Entnommener Text ->

===

„Die Uckermärker sind stur“

Die Frau, die heute zur ersten Bundeskanzlerin gewählt werden soll, wuchs in Templin auf. Wie einst Angela Merkel verlassen bis heute viele Junge die brandenburgische Kleinstadt. Auf Spurensuche

„Angela kann uns mit Werbung helfen. Sie kann Gäste nach Templin holen“

VON KIRSTEN KÜPPERS

Da, wo die Häuser aufhören und die Maisfelder anfangen, ist Angela Merkel aufgewachsen. Die Straße führt geradeaus weiter, rechts steht der Mais, links ein Zaun vor hoch gewachsenen Blumen, vor ein paar Ställen und Backsteingebäuden, die zu einer kirchlichen Behinderteneinrichtung gehören. Weiter hinten gibt es ein grün und gelb gestrichenes Haus: Da hat Angela Merkel gewohnt. Als Kind, als Teenager. Irgendwann nach der Oberschule ist sie dann weggezogen.

===

Auflistung ->
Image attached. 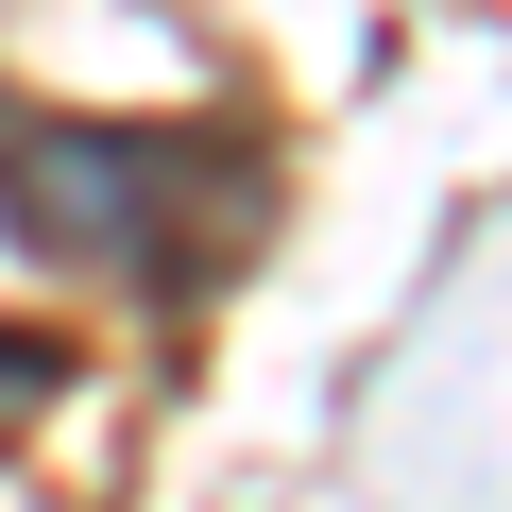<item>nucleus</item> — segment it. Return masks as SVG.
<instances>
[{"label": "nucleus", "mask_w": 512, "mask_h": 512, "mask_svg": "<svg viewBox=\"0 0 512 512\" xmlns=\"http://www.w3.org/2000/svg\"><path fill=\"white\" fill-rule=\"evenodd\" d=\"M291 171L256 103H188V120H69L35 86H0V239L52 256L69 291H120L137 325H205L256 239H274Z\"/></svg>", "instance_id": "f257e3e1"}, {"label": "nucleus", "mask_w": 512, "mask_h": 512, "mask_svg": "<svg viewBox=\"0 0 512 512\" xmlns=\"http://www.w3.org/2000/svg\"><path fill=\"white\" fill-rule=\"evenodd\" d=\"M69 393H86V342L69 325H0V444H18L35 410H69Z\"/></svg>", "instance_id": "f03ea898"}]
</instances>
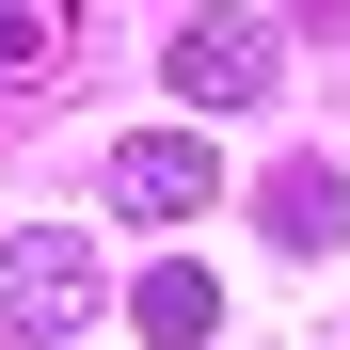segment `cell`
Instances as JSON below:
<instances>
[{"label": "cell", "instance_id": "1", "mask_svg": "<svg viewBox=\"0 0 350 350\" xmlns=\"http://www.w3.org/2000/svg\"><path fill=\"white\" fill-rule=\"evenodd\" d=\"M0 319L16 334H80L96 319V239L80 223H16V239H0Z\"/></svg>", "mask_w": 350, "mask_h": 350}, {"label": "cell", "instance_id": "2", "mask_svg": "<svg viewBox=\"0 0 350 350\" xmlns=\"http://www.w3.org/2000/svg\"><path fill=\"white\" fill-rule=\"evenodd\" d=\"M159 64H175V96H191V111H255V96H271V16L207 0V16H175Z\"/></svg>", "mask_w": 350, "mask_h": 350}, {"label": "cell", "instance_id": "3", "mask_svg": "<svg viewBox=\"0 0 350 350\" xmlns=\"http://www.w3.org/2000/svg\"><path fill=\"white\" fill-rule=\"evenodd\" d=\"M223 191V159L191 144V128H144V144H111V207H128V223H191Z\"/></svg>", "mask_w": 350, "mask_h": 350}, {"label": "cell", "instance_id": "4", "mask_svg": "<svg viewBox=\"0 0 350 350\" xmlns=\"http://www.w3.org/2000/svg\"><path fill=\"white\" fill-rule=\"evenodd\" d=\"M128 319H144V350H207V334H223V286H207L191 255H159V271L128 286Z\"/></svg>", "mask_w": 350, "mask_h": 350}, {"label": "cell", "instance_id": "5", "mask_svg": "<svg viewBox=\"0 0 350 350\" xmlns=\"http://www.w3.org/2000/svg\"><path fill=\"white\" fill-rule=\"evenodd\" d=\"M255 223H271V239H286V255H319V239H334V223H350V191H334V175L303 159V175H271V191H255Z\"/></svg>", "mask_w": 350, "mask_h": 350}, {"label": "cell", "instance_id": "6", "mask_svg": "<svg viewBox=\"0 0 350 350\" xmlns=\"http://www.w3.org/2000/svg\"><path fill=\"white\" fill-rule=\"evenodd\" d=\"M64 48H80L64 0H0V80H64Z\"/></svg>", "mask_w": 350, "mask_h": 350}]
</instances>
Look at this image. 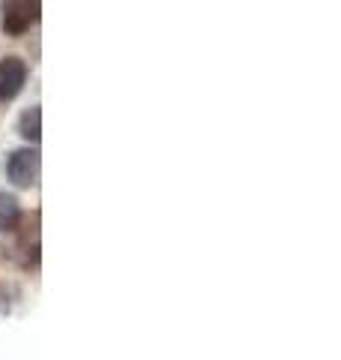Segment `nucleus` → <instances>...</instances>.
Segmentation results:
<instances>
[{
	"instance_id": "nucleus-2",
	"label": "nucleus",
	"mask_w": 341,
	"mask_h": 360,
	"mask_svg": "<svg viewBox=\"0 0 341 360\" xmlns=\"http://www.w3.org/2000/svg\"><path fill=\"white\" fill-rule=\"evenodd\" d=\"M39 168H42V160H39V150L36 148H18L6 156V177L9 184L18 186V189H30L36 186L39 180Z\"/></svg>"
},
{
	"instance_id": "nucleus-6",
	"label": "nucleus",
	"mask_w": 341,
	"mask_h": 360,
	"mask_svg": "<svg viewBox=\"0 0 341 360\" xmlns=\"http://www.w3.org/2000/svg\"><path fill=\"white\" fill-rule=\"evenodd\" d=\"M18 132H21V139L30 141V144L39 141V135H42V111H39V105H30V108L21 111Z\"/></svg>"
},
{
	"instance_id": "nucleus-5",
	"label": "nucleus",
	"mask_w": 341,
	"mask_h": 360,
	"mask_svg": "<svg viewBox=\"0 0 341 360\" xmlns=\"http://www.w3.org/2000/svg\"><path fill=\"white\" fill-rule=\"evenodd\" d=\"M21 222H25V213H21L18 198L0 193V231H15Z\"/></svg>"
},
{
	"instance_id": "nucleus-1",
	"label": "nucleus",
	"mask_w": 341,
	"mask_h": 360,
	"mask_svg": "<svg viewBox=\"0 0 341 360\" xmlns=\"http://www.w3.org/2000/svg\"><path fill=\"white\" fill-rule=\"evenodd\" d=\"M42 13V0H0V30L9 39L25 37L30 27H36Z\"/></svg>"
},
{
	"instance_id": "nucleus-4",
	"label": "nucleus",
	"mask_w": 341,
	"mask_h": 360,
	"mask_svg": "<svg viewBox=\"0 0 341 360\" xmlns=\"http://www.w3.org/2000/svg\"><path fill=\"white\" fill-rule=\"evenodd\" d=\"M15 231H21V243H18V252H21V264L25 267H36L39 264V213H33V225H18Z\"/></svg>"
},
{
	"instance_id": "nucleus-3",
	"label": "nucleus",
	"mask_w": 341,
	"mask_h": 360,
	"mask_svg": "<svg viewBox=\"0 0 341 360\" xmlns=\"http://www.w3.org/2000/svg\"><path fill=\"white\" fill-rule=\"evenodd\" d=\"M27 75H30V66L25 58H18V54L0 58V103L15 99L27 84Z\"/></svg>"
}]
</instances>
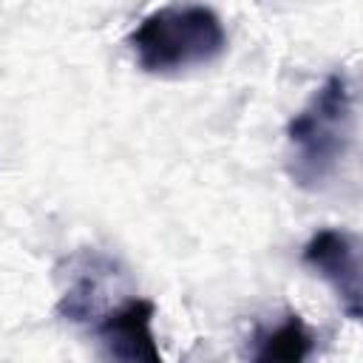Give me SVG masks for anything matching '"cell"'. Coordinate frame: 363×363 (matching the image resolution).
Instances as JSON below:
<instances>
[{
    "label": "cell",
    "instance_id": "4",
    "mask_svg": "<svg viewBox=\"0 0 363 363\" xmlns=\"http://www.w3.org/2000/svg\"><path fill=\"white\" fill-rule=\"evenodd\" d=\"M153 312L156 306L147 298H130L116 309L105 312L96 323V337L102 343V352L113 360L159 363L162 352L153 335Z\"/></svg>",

===

Deine Aufgabe ->
Schreib aus dem Text über Templin das Stück von „VON KIRSTEN KÜPPERS“ bis „sie dann weggezogen.“ noch einmal ab und ändere es so, dass „Holzschuppen“ an der Stelle von „Backsteingebäuden“ steht.

Deine Antwort ->
VON KIRSTEN KÜPPERS

Da, wo die Häuser aufhören und die Maisfelder anfangen, ist Angela Merkel aufgewachsen. Die Straße führt geradeaus weiter, rechts steht der Mais, links ein Zaun vor hoch gewachsenen Blumen, vor ein paar Ställen und Holzschuppen, die zu einer kirchlichen Behinderteneinrichtung gehören. Weiter hinten gibt es ein grün und gelb gestrichenes Haus: Da hat Angela Merkel gewohnt. Als Kind, als Teenager. Irgendwann nach der Oberschule ist sie dann weggezogen.